• Exercise requirements: Rewrite the lines from the one with "this 670×335 image." to the one with "shattered windshield [552, 56, 668, 206]", swapping "marked" for "flagged" and keeping everything else the same.

• Records to use:
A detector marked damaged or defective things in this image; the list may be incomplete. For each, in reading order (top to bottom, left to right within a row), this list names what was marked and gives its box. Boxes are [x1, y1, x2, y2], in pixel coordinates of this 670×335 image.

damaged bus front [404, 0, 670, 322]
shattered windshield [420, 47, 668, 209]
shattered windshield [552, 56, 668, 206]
---
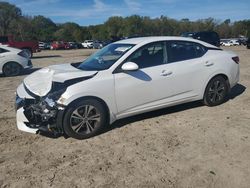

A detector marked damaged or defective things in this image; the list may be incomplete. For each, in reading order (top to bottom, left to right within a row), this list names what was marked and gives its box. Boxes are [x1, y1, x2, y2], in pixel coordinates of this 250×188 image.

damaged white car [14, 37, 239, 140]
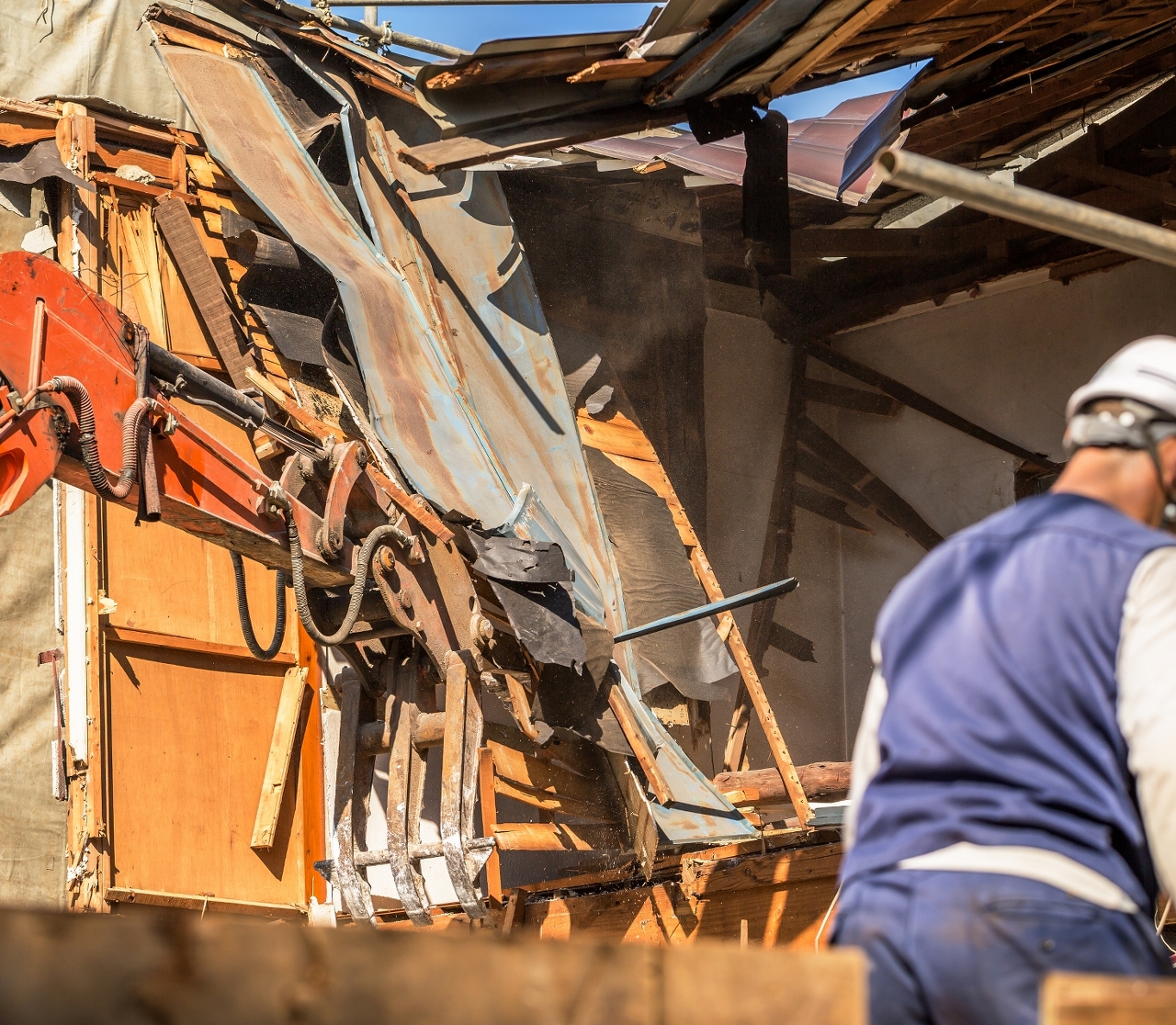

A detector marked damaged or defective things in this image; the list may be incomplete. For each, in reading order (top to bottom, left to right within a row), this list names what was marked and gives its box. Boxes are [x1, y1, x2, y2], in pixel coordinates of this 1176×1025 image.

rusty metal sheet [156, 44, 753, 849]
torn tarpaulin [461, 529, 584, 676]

• Written answer:
A detector flagged damaged or defective things in this image; the list may be incomplete. For each, in reading order (top to bottom, left to right within a row), this list names what was flagged and gives its box. Boxes are [x1, y1, x2, y2], in pixel coordinates of this 670×335 image.

damaged bus front [404, 0, 670, 322]
shattered windshield [420, 47, 668, 209]
shattered windshield [552, 56, 668, 206]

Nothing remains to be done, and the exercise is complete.